#### Exercise prompt:
Output the data verbatim, with nothing added or dropped.

─── Task input

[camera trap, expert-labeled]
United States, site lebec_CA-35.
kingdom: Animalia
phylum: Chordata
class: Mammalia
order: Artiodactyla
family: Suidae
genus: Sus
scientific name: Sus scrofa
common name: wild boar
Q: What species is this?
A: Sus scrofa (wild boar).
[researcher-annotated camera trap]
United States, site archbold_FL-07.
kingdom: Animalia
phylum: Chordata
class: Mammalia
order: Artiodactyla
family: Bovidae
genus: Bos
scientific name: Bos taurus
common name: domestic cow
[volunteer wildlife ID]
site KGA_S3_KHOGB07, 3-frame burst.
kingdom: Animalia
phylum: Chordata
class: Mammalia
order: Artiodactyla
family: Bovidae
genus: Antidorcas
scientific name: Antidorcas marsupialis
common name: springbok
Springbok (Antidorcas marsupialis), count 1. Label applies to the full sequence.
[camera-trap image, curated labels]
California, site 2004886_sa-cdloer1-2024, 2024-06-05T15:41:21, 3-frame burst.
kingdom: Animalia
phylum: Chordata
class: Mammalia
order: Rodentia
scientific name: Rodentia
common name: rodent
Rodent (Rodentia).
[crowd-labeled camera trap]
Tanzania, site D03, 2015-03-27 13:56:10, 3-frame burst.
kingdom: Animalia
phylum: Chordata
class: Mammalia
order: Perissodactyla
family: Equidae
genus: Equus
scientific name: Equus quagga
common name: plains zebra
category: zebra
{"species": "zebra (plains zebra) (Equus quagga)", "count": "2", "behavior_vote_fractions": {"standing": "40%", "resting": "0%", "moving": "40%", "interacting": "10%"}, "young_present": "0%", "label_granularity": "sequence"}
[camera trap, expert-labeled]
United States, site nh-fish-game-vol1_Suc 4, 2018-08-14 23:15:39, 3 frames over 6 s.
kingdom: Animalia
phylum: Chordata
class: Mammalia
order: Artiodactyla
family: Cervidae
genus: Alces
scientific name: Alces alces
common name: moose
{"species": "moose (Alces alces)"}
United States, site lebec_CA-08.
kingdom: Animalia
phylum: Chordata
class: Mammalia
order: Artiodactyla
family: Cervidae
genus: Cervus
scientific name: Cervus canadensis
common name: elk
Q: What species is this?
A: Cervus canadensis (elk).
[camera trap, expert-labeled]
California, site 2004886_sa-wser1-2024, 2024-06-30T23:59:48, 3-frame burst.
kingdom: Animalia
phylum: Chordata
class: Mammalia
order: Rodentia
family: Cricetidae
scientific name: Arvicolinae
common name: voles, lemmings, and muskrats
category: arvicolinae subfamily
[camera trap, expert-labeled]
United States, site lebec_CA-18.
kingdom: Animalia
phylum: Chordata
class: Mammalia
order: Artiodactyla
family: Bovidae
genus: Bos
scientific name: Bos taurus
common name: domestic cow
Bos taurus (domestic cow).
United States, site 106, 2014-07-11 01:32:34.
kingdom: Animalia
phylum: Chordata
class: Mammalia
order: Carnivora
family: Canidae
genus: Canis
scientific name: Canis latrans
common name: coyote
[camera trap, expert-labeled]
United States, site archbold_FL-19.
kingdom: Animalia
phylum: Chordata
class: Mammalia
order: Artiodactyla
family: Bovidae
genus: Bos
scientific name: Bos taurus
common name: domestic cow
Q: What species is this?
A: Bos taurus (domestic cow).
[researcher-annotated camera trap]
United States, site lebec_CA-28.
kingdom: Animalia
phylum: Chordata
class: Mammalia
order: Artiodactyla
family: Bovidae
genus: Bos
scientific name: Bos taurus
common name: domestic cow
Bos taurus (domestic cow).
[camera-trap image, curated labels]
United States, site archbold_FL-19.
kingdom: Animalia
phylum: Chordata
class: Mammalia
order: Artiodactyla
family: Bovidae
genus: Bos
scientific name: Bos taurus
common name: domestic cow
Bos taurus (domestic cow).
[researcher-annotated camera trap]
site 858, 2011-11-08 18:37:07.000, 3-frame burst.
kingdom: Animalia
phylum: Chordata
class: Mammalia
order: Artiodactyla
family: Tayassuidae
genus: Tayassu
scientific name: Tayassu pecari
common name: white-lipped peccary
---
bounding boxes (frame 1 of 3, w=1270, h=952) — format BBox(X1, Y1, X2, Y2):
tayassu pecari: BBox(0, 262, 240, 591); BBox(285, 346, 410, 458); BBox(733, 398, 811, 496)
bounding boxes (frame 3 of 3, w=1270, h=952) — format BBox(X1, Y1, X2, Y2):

──────

#### Task solution:
[camera trap, expert-labeled]
United States, site lebec_CA-35.
kingdom: Animalia
phylum: Chordata
class: Mammalia
order: Artiodactyla
family: Suidae
genus: Sus
scientific name: Sus scrofa
common name: wild boar
Q: What species is this?
A: Sus scrofa (wild boar).
[researcher-annotated camera trap]
United States, site archbold_FL-07.
kingdom: Animalia
phylum: Chordata
class: Mammalia
order: Artiodactyla
family: Bovidae
genus: Bos
scientific name: Bos taurus
common name: domestic cow
[volunteer wildlife ID]
site KGA_S3_KHOGB07, 3-frame burst.
kingdom: Animalia
phylum: Chordata
class: Mammalia
order: Artiodactyla
family: Bovidae
genus: Antidorcas
scientific name: Antidorcas marsupialis
common name: springbok
Springbok (Antidorcas marsupialis), count 1. Label applies to the full sequence.
[camera-trap image, curated labels]
California, site 2004886_sa-cdloer1-2024, 2024-06-05T15:41:21, 3-frame burst.
kingdom: Animalia
phylum: Chordata
class: Mammalia
order: Rodentia
scientific name: Rodentia
common name: rodent
Rodent (Rodentia).
[crowd-labeled camera trap]
Tanzania, site D03, 2015-03-27 13:56:10, 3-frame burst.
kingdom: Animalia
phylum: Chordata
class: Mammalia
order: Perissodactyla
family: Equidae
genus: Equus
scientific name: Equus quagga
common name: plains zebra
category: zebra
{"species": "zebra (plains zebra) (Equus quagga)", "count": "2", "behavior_vote_fractions": {"standing": "40%", "resting": "0%", "moving": "40%", "interacting": "10%"}, "young_present": "0%", "label_granularity": "sequence"}
[camera trap, expert-labeled]
United States, site nh-fish-game-vol1_Suc 4, 2018-08-14 23:15:39, 3 frames over 6 s.
kingdom: Animalia
phylum: Chordata
class: Mammalia
order: Artiodactyla
family: Cervidae
genus: Alces
scientific name: Alces alces
common name: moose
{"species": "moose (Alces alces)"}
United States, site lebec_CA-08.
kingdom: Animalia
phylum: Chordata
class: Mammalia
order: Artiodactyla
family: Cervidae
genus: Cervus
scientific name: Cervus canadensis
common name: elk
Q: What species is this?
A: Cervus canadensis (elk).
[camera trap, expert-labeled]
California, site 2004886_sa-wser1-2024, 2024-06-30T23:59:48, 3-frame burst.
kingdom: Animalia
phylum: Chordata
class: Mammalia
order: Rodentia
family: Cricetidae
scientific name: Arvicolinae
common name: voles, lemmings, and muskrats
category: arvicolinae subfamily
[camera trap, expert-labeled]
United States, site lebec_CA-18.
kingdom: Animalia
phylum: Chordata
class: Mammalia
order: Artiodactyla
family: Bovidae
genus: Bos
scientific name: Bos taurus
common name: domestic cow
Bos taurus (domestic cow).
United States, site 106, 2014-07-11 01:32:34.
kingdom: Animalia
phylum: Chordata
class: Mammalia
order: Carnivora
family: Canidae
genus: Canis
scientific name: Canis latrans
common name: coyote
[camera trap, expert-labeled]
United States, site archbold_FL-19.
kingdom: Animalia
phylum: Chordata
class: Mammalia
order: Artiodactyla
family: Bovidae
genus: Bos
scientific name: Bos taurus
common name: domestic cow
Q: What species is this?
A: Bos taurus (domestic cow).
[researcher-annotated camera trap]
United States, site lebec_CA-28.
kingdom: Animalia
phylum: Chordata
class: Mammalia
order: Artiodactyla
family: Bovidae
genus: Bos
scientific name: Bos taurus
common name: domestic cow
Bos taurus (domestic cow).
[camera-trap image, curated labels]
United States, site archbold_FL-19.
kingdom: Animalia
phylum: Chordata
class: Mammalia
order: Artiodactyla
family: Bovidae
genus: Bos
scientific name: Bos taurus
common name: domestic cow
Bos taurus (domestic cow).
[researcher-annotated camera trap]
site 858, 2011-11-08 18:37:07.000, 3-frame burst.
kingdom: Animalia
phylum: Chordata
class: Mammalia
order: Artiodactyla
family: Tayassuidae
genus: Tayassu
scientific name: Tayassu pecari
common name: white-lipped peccary
---
bounding boxes (frame 1 of 3, w=1270, h=952) — format BBox(X1, Y1, X2, Y2):
tayassu pecari: BBox(0, 262, 240, 591); BBox(285, 346, 410, 458); BBox(733, 398, 811, 496)
bounding boxes (frame 3 of 3, w=1270, h=952) — format BBox(X1, Y1, X2, Y2):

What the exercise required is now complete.